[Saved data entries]
================

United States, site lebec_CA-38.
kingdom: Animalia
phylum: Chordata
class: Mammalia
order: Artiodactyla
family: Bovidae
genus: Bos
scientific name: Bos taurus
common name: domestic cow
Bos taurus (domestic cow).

================

TRY IT: Emit the records above again, exactly, with no line skipped.

SOLUTION FOR THIS EXERCISE:
United States, site lebec_CA-38.
kingdom: Animalia
phylum: Chordata
class: Mammalia
order: Artiodactyla
family: Bovidae
genus: Bos
scientific name: Bos taurus
common name: domestic cow
Bos taurus (domestic cow).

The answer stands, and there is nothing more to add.